Tantangan – Terjemahkan ke dalam bahasa Inggris kalimat dari teks bacaan tentang film Oppenheimer dan Barbie ini: "Setelah akhirnya rilis di layar lebar pada waktu hampir bersamaan, keduanya terbukti memang menyuguhkan pengalaman sinematik yang istimewa dengan kekhasannya sendiri-sendiri."

Teks Bacaan –
○ ○ ○ ○ ○ ○ ○

Film ini mengeksplorasi liku proyek pembuatan senjata paling mematikan yang pernah dibuat dalam sejarah, bom atom. Tak sekadar mengusung kemampuan Nolan menciptakan twist menarik sebagai pemikat utama, ia juga menawarkan pengalaman sinematik dan kreativitas sang sineas yang tidak mau menggunakan CGI.
Nama Nolan sendiri rasa-rasanya sudah cukup untuk memberi jaminan. Sebagian besar filmnya telah sangat dikenal, dengan kekhasan pada kerumitan dan kedalaman plot. Sekalangan penonton memang mengaku sulit untuk mengikutinya, tapi hal itu tentu tak berarti apa-apa pada kualitas sang sutradara.
Pesaing kedua adalah Barbie yang disutradarai oleh Greta Gerwig dan dibintangi Margot Robbie.Sosok Barbie sendiri merupakan karakter boneka terkenal dan legendaris.
Dengan materi dan kilasan-kilasan yang sudah dimunculkan, kedua film tak perlu waktu lama menciptakan hype dan bahkan mencapai reputasi sebagai film "yang telah lama ditunggu-tunggu" sejak tahun sebelumnya.
Seperti halnya Nolan, nama Gerwig tentu saja juga menyiratkan kualitas. Pun, gaung promosi Barbie bisa menjadi buah bibir lantaran juga didukung dengan strategi pemasarannya yang brilian (rumah merah muda Barbie, pernak-pernik koleksi, dan mainan). Dengan bantuan tambahan wajah Ryan Gosling untuk menarik penggemar di Instagram, pemasaran Barbie dapat dipastikan di posisi memimpin dibandingkan dengan Oppenheimer.
Dengan strategi yang lebih gencar, Barbie boleh jadi akan menarik lebih banyak khalayak umum. Namun, Oppenheimer dengan jaminan kualitasnya tentu tak bisa diremehkan begitu saja. Intinya, kedua film itu istimewa dan unik dengan alasan yang berbeda.
*****
Setelah akhirnya rilis di layar lebar pada waktu hampir bersamaan, keduanya terbukti memang menyuguhkan pengalaman sinematik yang istimewa dengan kekhasannya sendiri-sendiri.
Oppenheimer memiliki alur cerita yang unik. Plotnya bolak-balik berganti waktu dengan pembedaan pada warna sekuens. Di awal film, pendekatan itu mungkin bikin bingung penonton, berikut temponya pun berjalan yang lambat.
Namun, seiring berjalan durasi, alur cerita bakal jadi lebih mudah untuk dimengerti. Tetap saja, beberapa bagian cerita sebenarnya mungkin bisa dipersingkat untuk menjadikannya lebih mudah diikuti.
Terlepas dari “perjuangan” mengikuti plot besarnya, Oppenheimer sebenarnya menyuguhkan momen-momen reflektif dan visual-visual menarik sepanjang durasi. Masalah politik dan etika yang dibahas dalam film sebagian besar implisit. Para penonton merasakan pengalaman tersebut karena akting brilian Cillian Murphy.

○ ○ ○ ○ ○ ○ ○

Data yang Diberikan –
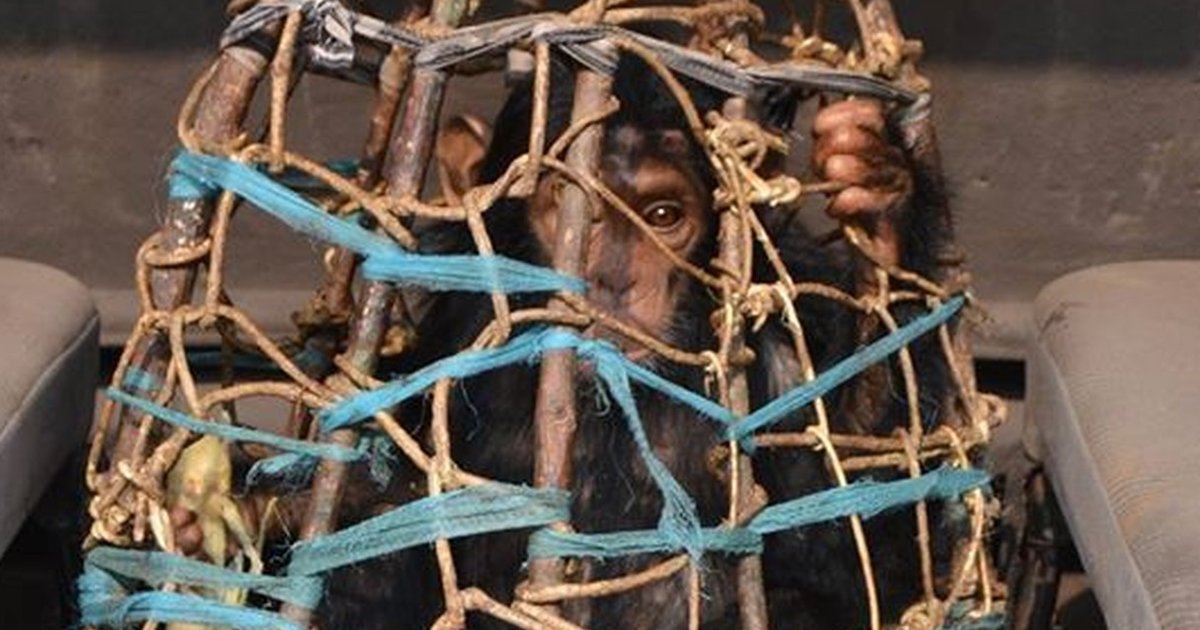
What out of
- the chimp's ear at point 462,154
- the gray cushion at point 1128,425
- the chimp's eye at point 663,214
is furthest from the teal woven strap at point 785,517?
the chimp's ear at point 462,154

○ ○ ○ ○ ○ ○ ○

Hasil Latihan – After finally being released on the big screen at nearly the same time, both films indeed proved to offer a special cinematic experience, each with its own distinctive character.